* _Work instruction 1_:
In the text about the Little Gibbon story app, on what date was the app launched?
* _Work instruction 2_:
Please write a continuation of the text about the Little Gibbon story app, picking up right after its final sentence.

* _Text excerpt_:
• • •
“…As he swung through the forest towards his family, the Little Gibbon saw a group of villagers who had put out the forest fire. They were returning to the village. Their faces looked tired but happy.
The Little Gibbon then squealed as a sign of gratitude to the humans who had helped protect their forest together.
The villagers waved back excitedly. Because, some of them had never seen a gibbon before and were very happy to see one of them…And, the Little Gibbon had found his song…!”
With that last sentence, the fairy tale about the little gibbon from a children’s story App that I listened to with my two young children on my cell phone, ended. My children clapped as the voice of the narrator closing the story telling session died down. The story about the little gibbon, impressed them as it was slightly different from the usual storytelling session. What made it different?
For the first time, they were listening to a story not through their mother’s voice which is usually the case before their bedtime, but through a storybook app that I just downloaded. The app is called ‘Little Gibbon’ and was launched by Borneo Nature Foundation (BNF) in collaboration with Jamies Software on Thursday, 24 June 2021. It was launched as learning material in environmental education for young children. This app can now be downloaded on Android devices.
• • •
* _Source data_:

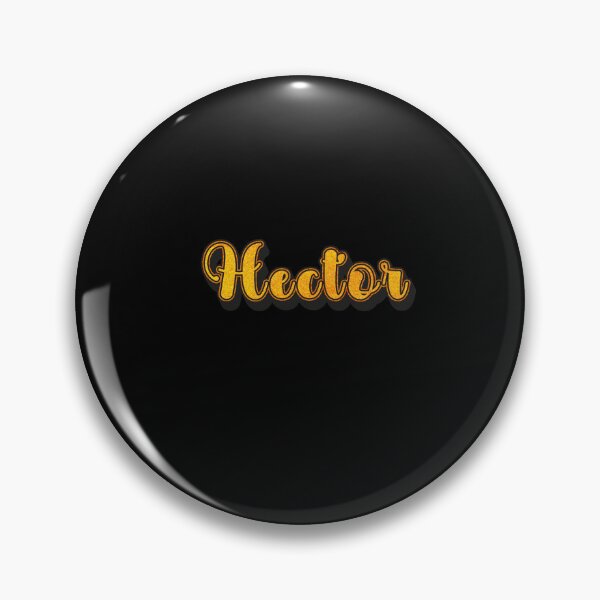 Item preview, Hector Personalized Name Design with Heart | Funny Custom Gift designed and sold by Watsonarts.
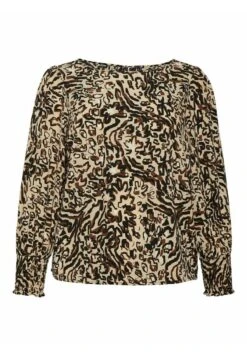 Vero Moda Curve Blouse - Irish Cream -Vero Moda e9fe8c7285954679bc1d7040dce778a5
• • •
* _Expected output 1_:
Thursday, 24 June 2021.

* _Expected output 2_:
‘Little Gibbon’ is adapted from a children’s story book titled ‘The Little Gibbon Who Lost His Song’ published by BNF in 2016. The story is written by Carolyn Thompson, a British primate researcher who was inspired by the haze caused by forest fires in Kalimantan in 2015. As we know, fires not only affect humans but also wildlife in their habitat. A Story like this is expected to build awareness from an early age for children about their environment in a way that is fun and easy to understand. The hope is that in the future they will be more aware of the importance of maintaining the balance between protecting and benefitting from the natural world.
The importance of storytelling
Is it possible for parents to be ‘task free’ from storytelling sessions with an app like this? Of course not! It is important that parents accompany their children during storytelling to explain things as the story is told. For example, my eldest son is only five years old. At this age, he has many questions and comments about what he has hears or sees.
“Can we keep the gibbons at home?” he asked in the middle of listening to the Little Gibbon story.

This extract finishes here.